2019-02-21T10:36:23+01:00December 7th, 2018|Categories: Featured news, Press releases|

2 Comments

  1. claire December 7, 2018 at 9:49 am

    So which 8 schools are you referencing? I can not see all of them named in the report. “Eight top schools had as many Oxbridge acceptances as another 2894 schools and colleges put together. This comes to about three quarters of all schools and colleges. The eight schools with the highest number of Oxbridge acceptances had 1310 between them over a three-year period, while 2894 schools and colleges with two or fewer acceptances had just 1220 acceptances between them.”

  2. Jamie December 7, 2018 at 11:05 am

    Speaking of “contextual data”, don’t you think this report is missing a rather large trick?

    Namely, the fact that at least some (and perhaps a lot) of the Oxbridge entrants from independent/private/public schools received at least some (and perhaps a lot) of financial assistance in order to attend those schools?

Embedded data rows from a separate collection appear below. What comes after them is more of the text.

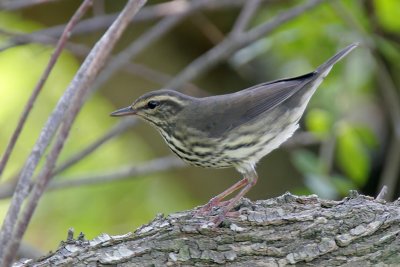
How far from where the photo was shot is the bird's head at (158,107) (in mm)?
4922

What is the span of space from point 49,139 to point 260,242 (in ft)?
4.50

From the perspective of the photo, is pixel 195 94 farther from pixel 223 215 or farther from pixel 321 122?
pixel 223 215

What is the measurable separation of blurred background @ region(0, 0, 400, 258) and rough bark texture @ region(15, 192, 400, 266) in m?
2.08

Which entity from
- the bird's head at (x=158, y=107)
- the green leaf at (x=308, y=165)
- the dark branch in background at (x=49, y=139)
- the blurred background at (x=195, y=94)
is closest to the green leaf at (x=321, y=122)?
the blurred background at (x=195, y=94)

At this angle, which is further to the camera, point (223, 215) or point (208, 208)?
point (208, 208)

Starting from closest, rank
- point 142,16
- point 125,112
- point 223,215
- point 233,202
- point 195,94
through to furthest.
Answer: point 223,215, point 233,202, point 125,112, point 142,16, point 195,94

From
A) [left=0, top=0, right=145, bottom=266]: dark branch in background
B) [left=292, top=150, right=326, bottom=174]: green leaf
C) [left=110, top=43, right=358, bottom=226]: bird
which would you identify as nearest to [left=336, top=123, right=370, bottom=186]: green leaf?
[left=292, top=150, right=326, bottom=174]: green leaf

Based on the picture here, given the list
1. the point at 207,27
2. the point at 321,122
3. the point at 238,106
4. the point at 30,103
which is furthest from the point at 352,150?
the point at 30,103

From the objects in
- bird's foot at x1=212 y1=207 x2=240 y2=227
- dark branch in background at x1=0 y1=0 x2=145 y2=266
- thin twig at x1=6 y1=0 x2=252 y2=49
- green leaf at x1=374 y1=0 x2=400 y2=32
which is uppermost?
thin twig at x1=6 y1=0 x2=252 y2=49

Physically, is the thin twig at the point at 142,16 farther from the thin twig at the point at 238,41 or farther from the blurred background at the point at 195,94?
the thin twig at the point at 238,41

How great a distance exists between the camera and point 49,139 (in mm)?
2666

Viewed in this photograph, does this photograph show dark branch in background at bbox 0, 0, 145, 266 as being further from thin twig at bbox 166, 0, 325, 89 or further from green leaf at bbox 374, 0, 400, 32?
green leaf at bbox 374, 0, 400, 32

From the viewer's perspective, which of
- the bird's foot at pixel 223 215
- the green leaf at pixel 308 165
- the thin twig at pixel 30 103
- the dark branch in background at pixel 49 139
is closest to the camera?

    Take Eton, for example. In 2015/16, 273 pupils (over 20% of the school’s 1,300-odd population) received a means-tested bursary averaging a 66% reduction in fees, with 73 paying no fees at all. (Also, around 140 pupils – over 10% of the school – hold a scholarship of up to 10% of fees. These two groups are not mutually exclusive.)

    In 2015, 267 Etonians sat A-Levels; 262 applied for university, with 68 of those (26%) accepted by Oxbridge.

    Given that bursaries are awarded to pupils who are likely to be academically brilliant (rather than just having families with pots of cash), the question is: what is the crossover between the 20+% of Etonians who receive an average of 66% off school fees (perhaps more, with scholarships) and the 26% of Etonians accepted by Oxbridge?

    It’s a question the Sutton Trust should really be asking when it comes to those “eight top schools and colleges”. It’s not unreasonable to suggest that pupils from less-well-off families who are given the extraordinary opportunity to study at a top school will be academically strong and highly driven, and will therefore make up a disproportionately large percentage of those schools’ leavers headed to Oxbridge. In other words, at least some (and perhaps a lot) of them are far from your typical “elitist” undergraduate.

    At a time when independent schools across the board are working hard to widen access, it’s disappointing that the Sutton Trust has entirely failed to consider this factor. Inclusion of data on schools’ bursary and scholarship holders in relation to Oxbridge admissions would have provided considerably more nuance to this report. As it is, the Trust’s credibility has – at least for this observer – been sadly undermined.